4.4. Kebijakan AS Pasca 11 September 2001
Menarik
untuk dicermati lebih lanjut tentang kebijakan luar negeri AS terhadap
Indonesia setelah terjadinya serangan kelompok teroris Osama bin Laden
atas dua simbol kebanggaan/hegemoni Amerika dalam percaturan dunia,
yaitu Pentagon yang merupakan simbol hegemoni kekuatan militer dan WTC
yang merupakan simbol hegemoni ekonomi. Osama bin Laden dengan Al-Qaeda
merupakan kelompok teroris dari aliran Islam garis keras (radikal) yang
merasakan atau setidak-tidaknya memberikan penilaian yang ekstrim
terhadap sikap Amerika selama ini dalam memperlakukan kelompok muslim.

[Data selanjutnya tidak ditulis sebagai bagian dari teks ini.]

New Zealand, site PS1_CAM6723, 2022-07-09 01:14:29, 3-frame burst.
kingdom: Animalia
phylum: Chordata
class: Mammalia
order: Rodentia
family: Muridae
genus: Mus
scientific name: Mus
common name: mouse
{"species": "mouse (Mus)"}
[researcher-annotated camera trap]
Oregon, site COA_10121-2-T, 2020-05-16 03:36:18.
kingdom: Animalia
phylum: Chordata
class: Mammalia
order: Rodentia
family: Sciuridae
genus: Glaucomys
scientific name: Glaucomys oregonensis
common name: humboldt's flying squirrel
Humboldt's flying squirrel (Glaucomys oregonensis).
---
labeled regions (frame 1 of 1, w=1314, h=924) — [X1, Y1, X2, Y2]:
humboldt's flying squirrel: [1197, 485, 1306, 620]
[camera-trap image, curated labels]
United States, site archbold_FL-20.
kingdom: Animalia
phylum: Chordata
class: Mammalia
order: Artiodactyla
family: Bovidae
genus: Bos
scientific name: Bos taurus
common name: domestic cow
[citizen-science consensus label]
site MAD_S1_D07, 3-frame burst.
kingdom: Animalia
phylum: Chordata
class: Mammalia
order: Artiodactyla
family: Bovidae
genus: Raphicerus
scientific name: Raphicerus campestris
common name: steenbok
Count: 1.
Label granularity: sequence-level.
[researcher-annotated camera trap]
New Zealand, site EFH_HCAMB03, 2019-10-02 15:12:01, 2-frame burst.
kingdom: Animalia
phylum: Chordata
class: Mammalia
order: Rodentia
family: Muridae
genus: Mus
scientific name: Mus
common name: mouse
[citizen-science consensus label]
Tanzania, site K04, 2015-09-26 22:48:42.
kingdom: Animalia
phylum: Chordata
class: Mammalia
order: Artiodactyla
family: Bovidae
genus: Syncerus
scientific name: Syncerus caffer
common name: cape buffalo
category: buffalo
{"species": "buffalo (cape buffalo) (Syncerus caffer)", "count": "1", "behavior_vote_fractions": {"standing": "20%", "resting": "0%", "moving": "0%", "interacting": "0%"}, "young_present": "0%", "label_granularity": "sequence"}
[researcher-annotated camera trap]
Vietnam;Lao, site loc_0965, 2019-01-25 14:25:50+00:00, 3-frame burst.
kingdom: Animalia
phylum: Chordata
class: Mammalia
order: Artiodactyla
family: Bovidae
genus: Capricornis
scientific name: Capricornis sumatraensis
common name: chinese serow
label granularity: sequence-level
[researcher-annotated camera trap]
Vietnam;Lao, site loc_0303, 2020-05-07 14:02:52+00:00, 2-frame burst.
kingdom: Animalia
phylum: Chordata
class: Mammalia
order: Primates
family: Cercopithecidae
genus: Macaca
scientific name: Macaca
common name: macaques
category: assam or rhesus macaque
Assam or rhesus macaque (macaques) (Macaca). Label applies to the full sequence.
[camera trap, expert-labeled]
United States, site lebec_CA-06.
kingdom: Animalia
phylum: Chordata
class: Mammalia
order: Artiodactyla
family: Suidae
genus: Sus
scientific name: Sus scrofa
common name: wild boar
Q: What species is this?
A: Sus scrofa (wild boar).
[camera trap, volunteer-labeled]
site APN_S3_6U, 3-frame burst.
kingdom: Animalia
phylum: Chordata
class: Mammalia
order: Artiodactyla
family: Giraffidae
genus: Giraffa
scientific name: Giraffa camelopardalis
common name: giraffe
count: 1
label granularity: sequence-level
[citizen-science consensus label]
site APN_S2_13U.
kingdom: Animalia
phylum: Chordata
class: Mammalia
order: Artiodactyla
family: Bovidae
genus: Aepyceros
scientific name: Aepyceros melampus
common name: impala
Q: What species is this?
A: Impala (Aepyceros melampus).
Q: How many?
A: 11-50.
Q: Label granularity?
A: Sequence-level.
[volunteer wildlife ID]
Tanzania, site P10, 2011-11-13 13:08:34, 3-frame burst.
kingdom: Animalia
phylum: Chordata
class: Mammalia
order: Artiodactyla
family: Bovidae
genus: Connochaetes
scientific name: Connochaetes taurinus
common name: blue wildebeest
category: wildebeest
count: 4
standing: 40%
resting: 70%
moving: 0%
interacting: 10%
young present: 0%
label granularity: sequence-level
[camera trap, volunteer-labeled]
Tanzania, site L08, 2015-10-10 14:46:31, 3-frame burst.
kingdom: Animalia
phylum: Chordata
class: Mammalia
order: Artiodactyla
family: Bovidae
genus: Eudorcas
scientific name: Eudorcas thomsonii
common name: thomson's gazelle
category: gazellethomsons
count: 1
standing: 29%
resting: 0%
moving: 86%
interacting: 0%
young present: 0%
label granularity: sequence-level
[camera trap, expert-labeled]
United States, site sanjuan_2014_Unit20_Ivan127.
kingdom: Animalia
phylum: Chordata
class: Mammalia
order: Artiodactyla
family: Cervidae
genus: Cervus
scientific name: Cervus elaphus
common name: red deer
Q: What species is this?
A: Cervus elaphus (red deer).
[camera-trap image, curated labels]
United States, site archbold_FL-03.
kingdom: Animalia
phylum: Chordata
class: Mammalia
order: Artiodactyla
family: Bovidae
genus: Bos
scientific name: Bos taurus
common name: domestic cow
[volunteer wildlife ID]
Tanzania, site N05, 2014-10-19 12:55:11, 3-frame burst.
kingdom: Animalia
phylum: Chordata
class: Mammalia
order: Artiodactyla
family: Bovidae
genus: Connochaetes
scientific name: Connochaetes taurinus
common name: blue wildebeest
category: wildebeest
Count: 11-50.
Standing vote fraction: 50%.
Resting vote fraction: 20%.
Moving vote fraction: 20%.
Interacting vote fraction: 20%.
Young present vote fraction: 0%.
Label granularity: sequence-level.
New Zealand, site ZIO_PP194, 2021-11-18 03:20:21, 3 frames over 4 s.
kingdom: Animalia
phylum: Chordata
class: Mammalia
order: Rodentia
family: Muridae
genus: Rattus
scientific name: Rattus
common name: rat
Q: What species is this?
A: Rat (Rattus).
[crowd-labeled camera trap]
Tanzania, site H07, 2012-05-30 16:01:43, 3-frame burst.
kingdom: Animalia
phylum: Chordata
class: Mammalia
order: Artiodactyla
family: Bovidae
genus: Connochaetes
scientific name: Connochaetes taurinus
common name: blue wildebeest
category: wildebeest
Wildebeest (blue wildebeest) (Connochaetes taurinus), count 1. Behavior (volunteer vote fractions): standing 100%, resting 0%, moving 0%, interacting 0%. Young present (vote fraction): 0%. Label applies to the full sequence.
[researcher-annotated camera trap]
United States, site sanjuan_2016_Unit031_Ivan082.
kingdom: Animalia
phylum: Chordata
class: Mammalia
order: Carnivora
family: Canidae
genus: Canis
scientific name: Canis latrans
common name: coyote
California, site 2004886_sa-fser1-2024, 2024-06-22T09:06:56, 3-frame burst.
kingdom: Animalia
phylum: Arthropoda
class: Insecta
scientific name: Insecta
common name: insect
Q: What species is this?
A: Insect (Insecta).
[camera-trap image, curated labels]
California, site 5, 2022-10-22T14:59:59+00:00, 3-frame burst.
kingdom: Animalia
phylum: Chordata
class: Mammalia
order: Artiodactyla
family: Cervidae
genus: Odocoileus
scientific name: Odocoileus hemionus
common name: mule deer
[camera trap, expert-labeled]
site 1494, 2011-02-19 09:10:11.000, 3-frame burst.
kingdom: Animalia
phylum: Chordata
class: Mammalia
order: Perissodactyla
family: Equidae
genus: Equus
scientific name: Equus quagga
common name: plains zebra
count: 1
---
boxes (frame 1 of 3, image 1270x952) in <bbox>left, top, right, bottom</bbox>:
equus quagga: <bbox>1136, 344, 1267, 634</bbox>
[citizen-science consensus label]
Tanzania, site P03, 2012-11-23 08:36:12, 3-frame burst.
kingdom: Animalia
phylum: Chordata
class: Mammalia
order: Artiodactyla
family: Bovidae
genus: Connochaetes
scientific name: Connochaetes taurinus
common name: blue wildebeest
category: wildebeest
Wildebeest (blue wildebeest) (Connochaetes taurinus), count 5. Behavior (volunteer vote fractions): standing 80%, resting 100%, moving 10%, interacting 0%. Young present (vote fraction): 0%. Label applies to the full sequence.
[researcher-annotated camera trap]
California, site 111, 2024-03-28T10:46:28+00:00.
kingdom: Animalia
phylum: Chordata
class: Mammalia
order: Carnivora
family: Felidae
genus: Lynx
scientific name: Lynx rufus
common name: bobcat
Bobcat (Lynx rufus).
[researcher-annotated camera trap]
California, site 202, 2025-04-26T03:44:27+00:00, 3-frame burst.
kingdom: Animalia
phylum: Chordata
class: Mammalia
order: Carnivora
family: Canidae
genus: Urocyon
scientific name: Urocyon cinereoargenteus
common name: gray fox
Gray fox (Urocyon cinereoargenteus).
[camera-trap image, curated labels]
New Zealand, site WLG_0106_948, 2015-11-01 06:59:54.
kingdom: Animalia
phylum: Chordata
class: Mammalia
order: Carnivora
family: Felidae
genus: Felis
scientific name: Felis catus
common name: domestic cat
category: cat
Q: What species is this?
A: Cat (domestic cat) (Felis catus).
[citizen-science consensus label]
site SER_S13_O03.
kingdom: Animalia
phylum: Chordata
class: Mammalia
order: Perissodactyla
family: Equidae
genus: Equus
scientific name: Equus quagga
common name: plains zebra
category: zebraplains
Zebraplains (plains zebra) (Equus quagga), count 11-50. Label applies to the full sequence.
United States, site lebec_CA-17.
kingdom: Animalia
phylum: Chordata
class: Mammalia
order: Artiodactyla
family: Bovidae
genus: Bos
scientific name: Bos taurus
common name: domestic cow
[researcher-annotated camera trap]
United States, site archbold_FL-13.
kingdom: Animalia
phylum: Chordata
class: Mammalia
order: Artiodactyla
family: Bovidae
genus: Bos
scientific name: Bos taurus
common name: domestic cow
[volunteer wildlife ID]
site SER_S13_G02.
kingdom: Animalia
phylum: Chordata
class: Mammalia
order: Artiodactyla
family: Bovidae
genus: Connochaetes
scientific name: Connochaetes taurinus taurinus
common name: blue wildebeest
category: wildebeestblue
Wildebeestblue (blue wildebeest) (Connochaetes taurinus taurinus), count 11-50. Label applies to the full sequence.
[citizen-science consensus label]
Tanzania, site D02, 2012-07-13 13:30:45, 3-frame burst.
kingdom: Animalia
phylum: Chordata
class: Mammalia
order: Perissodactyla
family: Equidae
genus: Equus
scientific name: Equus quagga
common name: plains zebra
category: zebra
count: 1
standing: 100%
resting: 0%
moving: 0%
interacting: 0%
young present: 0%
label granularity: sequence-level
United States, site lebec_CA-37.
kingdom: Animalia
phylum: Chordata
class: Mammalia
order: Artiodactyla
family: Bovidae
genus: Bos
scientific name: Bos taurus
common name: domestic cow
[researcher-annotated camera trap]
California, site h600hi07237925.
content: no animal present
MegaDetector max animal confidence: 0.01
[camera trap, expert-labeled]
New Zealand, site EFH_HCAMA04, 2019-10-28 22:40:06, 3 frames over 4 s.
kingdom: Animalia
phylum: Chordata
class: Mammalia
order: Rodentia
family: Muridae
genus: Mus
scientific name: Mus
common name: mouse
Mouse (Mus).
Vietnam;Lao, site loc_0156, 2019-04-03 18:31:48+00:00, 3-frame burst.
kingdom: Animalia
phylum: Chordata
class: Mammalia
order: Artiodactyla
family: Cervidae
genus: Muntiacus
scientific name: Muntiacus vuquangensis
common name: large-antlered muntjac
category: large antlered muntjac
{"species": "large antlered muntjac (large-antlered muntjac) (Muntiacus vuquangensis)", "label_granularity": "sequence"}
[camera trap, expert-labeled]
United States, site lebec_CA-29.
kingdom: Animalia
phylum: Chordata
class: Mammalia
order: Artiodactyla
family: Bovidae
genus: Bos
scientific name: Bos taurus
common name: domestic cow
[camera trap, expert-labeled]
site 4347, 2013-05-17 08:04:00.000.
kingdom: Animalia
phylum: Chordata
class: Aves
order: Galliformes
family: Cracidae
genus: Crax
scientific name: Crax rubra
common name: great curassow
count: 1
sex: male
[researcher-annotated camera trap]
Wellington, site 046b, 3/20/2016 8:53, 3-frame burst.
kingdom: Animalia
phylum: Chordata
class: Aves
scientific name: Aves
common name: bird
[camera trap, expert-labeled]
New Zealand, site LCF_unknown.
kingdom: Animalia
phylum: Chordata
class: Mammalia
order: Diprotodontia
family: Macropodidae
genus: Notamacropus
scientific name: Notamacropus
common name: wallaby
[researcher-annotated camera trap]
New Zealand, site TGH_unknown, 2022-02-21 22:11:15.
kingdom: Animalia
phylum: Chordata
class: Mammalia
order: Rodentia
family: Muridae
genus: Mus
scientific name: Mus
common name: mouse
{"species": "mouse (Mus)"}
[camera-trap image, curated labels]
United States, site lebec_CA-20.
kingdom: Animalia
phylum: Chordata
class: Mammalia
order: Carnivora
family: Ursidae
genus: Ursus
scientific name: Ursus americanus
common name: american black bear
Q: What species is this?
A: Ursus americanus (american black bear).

Osama bin Laden dan kelompoknya menilai Amerika tidak adil dalam
memperlakukan muslim di kawasan Timur Tengah, khususnya sikap AS dalam
membela Israel atas musuhnya Palestina. Amerika yang menyebut dirinya
sebagai negara demokratis dan memperjuangkan demokrasi bagi dunia,
dinilai tidak mampu menekan Israel yang merupakan sekutu dekatnya yang
telah mencaplok wilayah Palestina dan bahkan memberikan dukungan
persenjataan dan bantuan ekonomi/finansial yang nilainya sangat
fantastis dari tahun ke tahun. Israel yang dianggap
sebagai musuh Islam, telah menginjak-injak nilai-nilai demokrasi
terhadap kaum Palestina, sikap ketidakadilan yang kontra produktif
terhadap nilai-nilai demokrasi universal inilah yang membuat kelompok
Osama bin Laden memusuhi Amerika. Osama bin Laden sebagai aktor “non state”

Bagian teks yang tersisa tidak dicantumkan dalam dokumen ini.